### [Votre objectif]
Recopiez à l'identique le passage des entrées qui s'ouvre sur la ligne contenant « Looking at this scene, which » et se clôt sur la ligne contenant « 45.5 metres », ces deux lignes incluses.

- - - - -

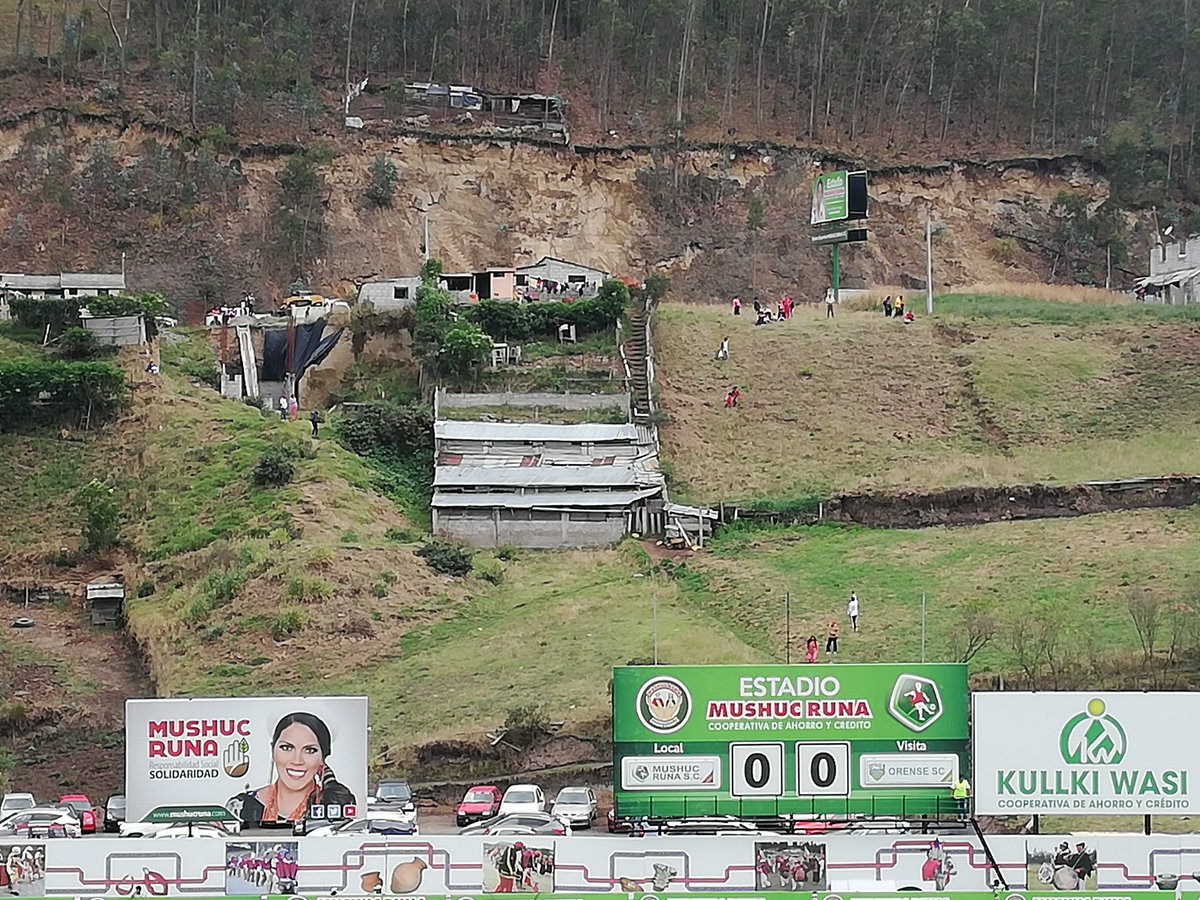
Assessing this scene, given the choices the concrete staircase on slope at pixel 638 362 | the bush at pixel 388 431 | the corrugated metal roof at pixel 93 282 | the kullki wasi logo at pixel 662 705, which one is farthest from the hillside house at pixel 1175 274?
the kullki wasi logo at pixel 662 705

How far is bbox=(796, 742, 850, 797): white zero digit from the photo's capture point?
78.3ft

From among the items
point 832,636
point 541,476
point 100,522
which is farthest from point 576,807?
point 100,522

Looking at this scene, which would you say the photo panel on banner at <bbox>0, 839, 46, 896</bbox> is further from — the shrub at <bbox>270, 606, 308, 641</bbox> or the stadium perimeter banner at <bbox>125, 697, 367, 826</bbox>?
the shrub at <bbox>270, 606, 308, 641</bbox>

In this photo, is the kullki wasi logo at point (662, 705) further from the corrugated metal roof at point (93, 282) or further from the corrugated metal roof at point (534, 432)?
the corrugated metal roof at point (93, 282)

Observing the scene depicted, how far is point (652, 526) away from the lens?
42.9 meters

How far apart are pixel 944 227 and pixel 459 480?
45.5 metres

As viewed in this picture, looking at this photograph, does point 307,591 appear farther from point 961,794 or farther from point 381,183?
point 381,183

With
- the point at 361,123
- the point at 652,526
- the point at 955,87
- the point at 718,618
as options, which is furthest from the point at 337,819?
the point at 955,87

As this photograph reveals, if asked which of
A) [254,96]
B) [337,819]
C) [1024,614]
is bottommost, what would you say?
[337,819]

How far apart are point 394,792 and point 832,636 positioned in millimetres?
10110

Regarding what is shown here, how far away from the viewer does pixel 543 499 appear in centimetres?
4281

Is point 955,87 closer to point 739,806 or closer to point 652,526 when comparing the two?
point 652,526

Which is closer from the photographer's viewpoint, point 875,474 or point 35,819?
point 35,819

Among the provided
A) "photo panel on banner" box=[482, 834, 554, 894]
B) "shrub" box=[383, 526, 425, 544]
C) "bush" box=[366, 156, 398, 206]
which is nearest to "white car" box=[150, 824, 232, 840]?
"photo panel on banner" box=[482, 834, 554, 894]
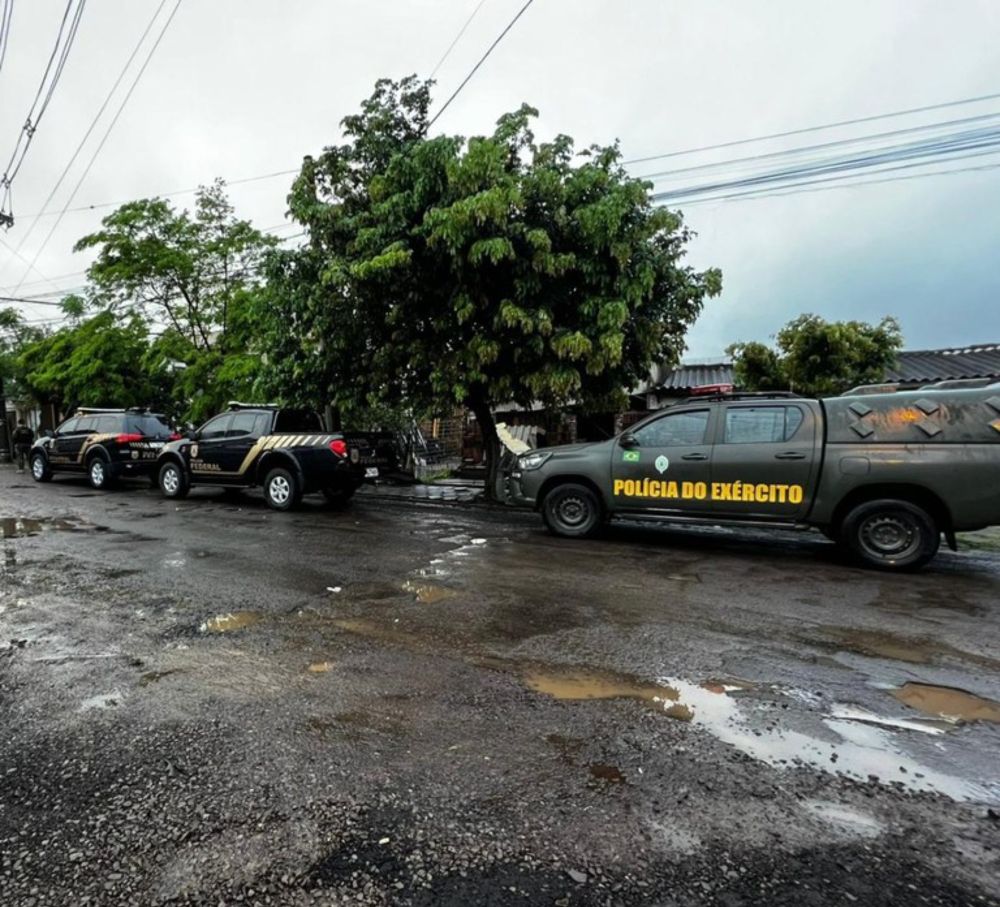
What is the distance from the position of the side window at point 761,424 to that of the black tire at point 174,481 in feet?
34.6

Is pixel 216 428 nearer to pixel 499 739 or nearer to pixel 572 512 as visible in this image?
pixel 572 512

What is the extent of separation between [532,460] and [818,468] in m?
3.43

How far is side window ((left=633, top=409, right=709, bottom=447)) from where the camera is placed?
723 cm

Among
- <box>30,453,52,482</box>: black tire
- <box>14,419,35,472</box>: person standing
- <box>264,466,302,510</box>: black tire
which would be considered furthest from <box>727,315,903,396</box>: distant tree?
<box>14,419,35,472</box>: person standing

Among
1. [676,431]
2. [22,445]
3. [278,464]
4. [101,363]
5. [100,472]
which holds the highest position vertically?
[101,363]

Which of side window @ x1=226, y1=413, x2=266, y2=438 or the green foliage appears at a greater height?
the green foliage

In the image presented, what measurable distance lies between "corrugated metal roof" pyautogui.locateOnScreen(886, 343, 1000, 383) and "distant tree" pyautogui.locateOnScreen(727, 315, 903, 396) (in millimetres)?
2281

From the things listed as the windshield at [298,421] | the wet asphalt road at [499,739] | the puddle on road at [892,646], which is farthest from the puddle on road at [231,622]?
the windshield at [298,421]

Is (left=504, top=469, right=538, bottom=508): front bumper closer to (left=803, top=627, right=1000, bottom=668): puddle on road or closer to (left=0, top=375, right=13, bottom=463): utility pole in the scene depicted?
(left=803, top=627, right=1000, bottom=668): puddle on road

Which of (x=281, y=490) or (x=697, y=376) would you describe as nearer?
(x=281, y=490)

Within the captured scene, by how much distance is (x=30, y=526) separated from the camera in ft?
29.8

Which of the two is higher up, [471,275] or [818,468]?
[471,275]

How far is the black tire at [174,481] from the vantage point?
40.5 feet

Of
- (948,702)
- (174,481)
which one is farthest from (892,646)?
(174,481)
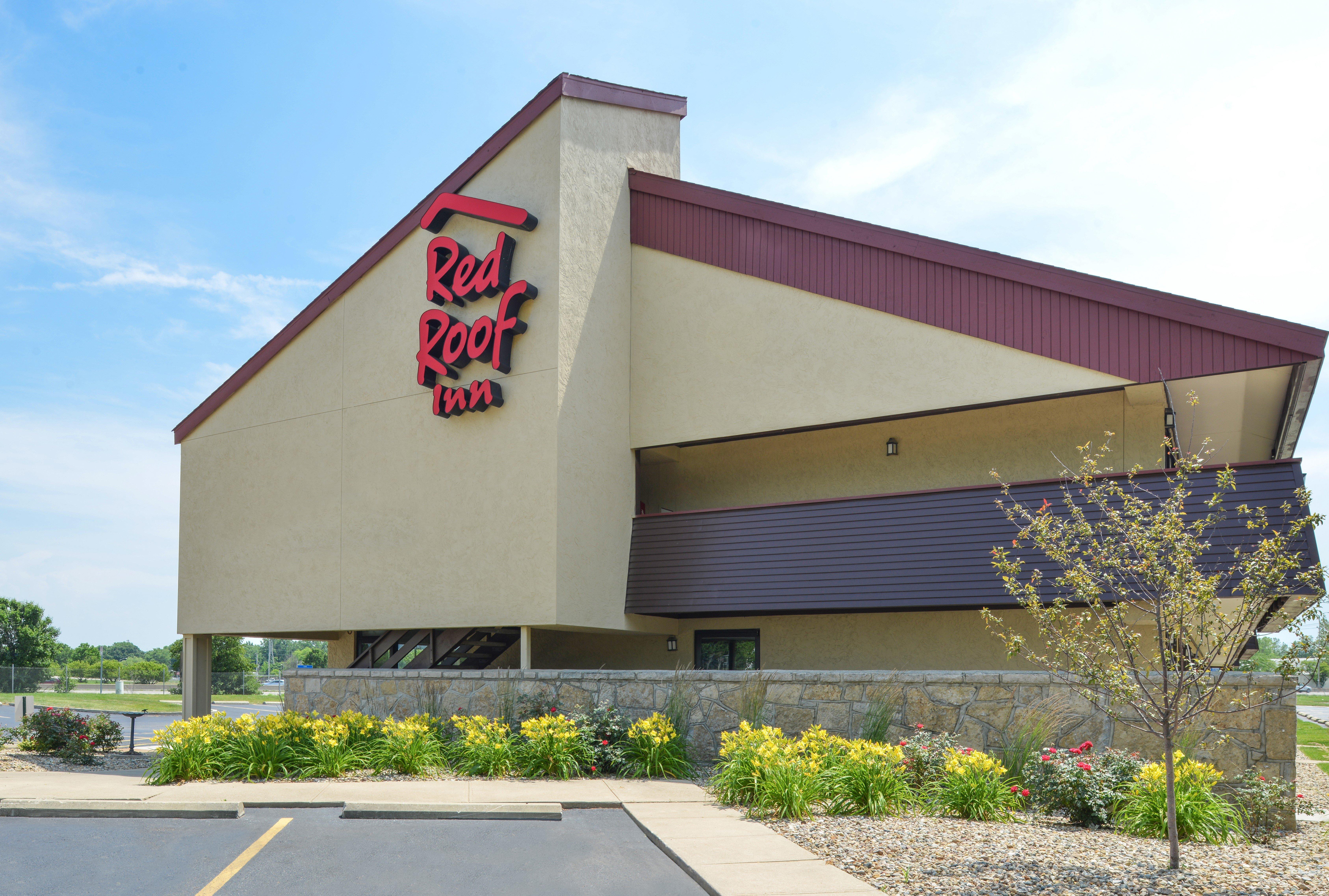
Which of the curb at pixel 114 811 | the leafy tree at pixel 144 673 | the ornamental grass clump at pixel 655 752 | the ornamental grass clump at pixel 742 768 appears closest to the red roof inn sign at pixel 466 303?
the ornamental grass clump at pixel 655 752

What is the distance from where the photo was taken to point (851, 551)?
15.9 m

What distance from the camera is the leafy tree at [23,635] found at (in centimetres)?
6256

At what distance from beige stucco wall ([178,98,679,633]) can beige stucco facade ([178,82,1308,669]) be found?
0.17 ft

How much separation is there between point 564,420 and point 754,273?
4316mm

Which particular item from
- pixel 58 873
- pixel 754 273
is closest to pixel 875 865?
pixel 58 873

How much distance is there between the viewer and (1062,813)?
392 inches

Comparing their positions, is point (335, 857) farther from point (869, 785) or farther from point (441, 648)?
point (441, 648)

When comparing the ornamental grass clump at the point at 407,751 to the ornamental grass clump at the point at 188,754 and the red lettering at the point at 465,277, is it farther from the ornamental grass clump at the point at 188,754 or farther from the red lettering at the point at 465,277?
the red lettering at the point at 465,277

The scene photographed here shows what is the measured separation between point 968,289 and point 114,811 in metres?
13.5

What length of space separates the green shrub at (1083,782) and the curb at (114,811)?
8364 millimetres

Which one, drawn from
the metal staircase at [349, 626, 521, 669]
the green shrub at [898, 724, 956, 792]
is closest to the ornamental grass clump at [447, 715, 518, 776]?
the metal staircase at [349, 626, 521, 669]

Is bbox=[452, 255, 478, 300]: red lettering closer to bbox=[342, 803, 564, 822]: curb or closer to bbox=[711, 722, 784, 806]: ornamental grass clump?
bbox=[711, 722, 784, 806]: ornamental grass clump

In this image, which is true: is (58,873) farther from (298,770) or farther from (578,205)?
(578,205)

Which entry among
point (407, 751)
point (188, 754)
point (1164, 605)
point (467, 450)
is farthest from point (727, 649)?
point (1164, 605)
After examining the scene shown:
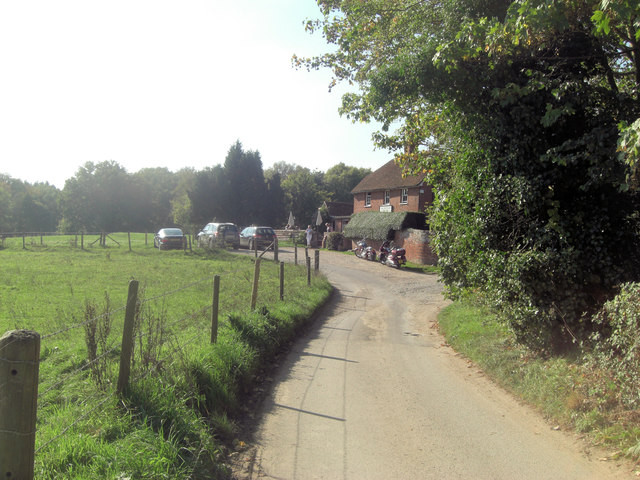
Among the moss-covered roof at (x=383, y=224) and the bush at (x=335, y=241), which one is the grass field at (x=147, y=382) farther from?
the bush at (x=335, y=241)

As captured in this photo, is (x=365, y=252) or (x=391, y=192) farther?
(x=391, y=192)

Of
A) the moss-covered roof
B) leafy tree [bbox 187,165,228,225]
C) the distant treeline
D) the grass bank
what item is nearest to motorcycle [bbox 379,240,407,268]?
the moss-covered roof

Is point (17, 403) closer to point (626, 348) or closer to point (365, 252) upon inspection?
point (626, 348)

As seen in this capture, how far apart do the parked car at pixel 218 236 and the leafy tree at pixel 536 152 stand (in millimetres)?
23599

- - - - -

### [Réponse]
Looking at this scene, which would you say the photo panel on banner at <bbox>0, 839, 46, 896</bbox> is further from — the shrub at <bbox>270, 606, 308, 641</bbox> or the stadium perimeter banner at <bbox>125, 697, 367, 826</bbox>?
the shrub at <bbox>270, 606, 308, 641</bbox>

In this photo, is the kullki wasi logo at point (662, 705) further from the corrugated metal roof at point (93, 282) or further from the corrugated metal roof at point (534, 432)?
the corrugated metal roof at point (93, 282)

Observing the scene depicted, how far is point (652, 526) away from the lens?
42.9 meters

How far apart are pixel 944 227 and pixel 459 480?
45.5 metres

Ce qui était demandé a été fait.